Menschen die nicht fähig sind Verantwortung für sich selber zu übernehemen, dies aber evt. nicht erkennen können; sollten diese Kinder zeugen dürfen oder nicht?
Ein z.B. geistig Behinderter ist nicht in der Lage für sich und erst recht nicht für andere zu Sorgen, nun besteht aber die Möglichkeit das diese Nachkommen zeugen, die ertens auch geistig behindert werden (aufgrund von erbanlagen und dem sozialen Umfeld) und zweitens aufgrund des Umfeldes leiden müssen und somit eine Entwicklungsstörung davon tragen.
Wäre es besser eine "Prüfung" für Eltern zu erlassen um Kinder zu schützen?

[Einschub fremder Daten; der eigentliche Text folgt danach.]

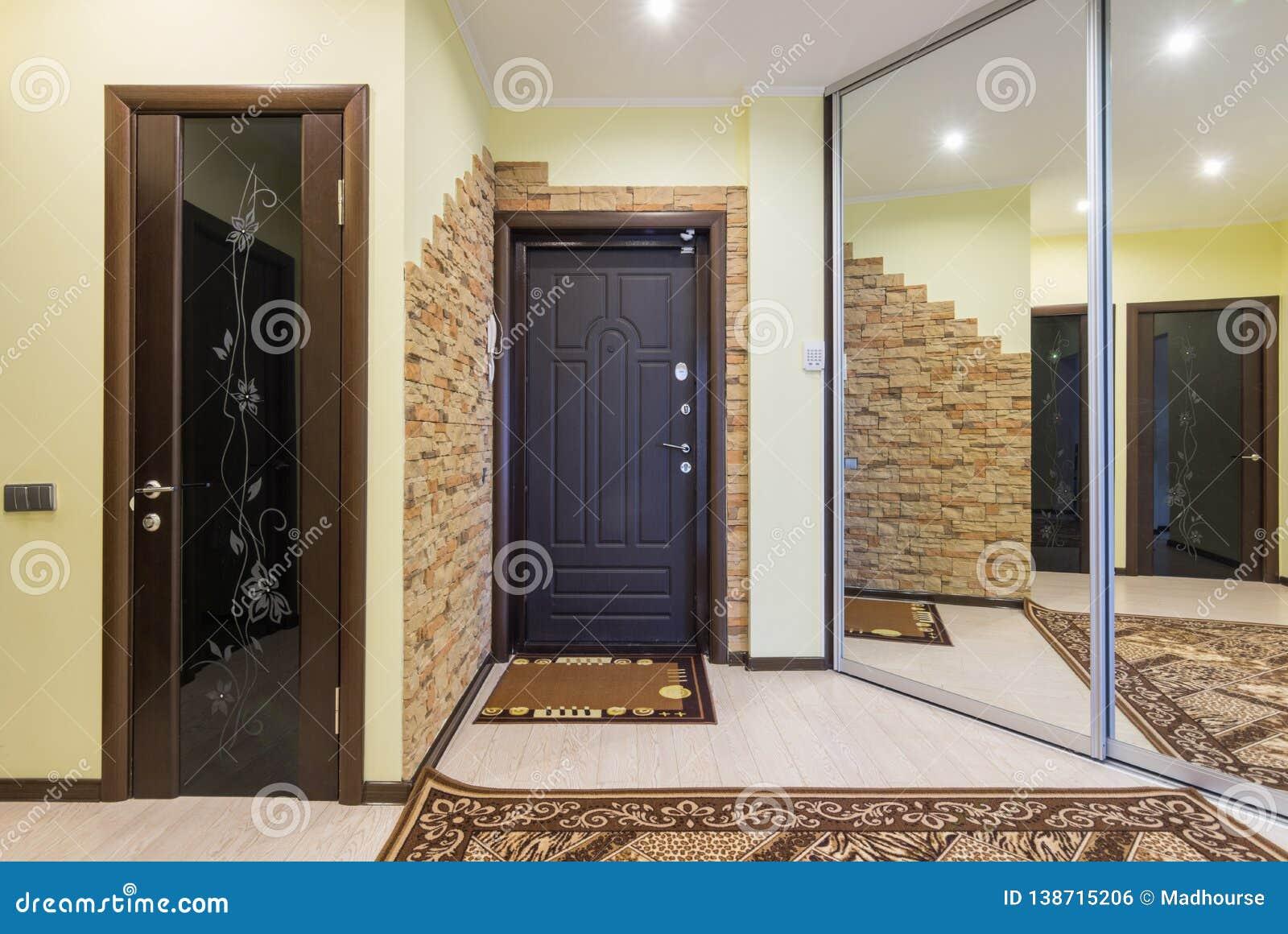 Hall de entrada espacioso en el apartamento con el guardarropa incorporado y los espejos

Fängt nicht der Schutz von Leben an bevor es entsteht?

hallo,..
also ich glaube dass wenn man geistig behindert ist, in den meisten fällen gar nicht in der lage ist zb."eine frau zu lieben" oder sex zu haben... wer weis.. ich bin da nicht so informiert in sachen geistige behinderung... aber ich denke dass es die evolutio so wollte... klingt komisch, is aber so :) denn wenn JEDER kinder zeugen könnte usw usw... da gebe is irgendwann kein gleichgewicht mehr... meiner meinung nach dürften schwerst behinderte keine kinderzeugen da die eltern ihnen zwar einem kind das leben schenken, das kind aber somit dann auch in mitleidenschaft zeihen und es somit unverantwortlich wäre... bei leuten die zb. autistisch sind oder so... da kann man drüber streiten weil autisten keine schwer geistig behinderten leute sind und meiner meinung nach auch durchaus in der lage wären ein kind zu erziehen....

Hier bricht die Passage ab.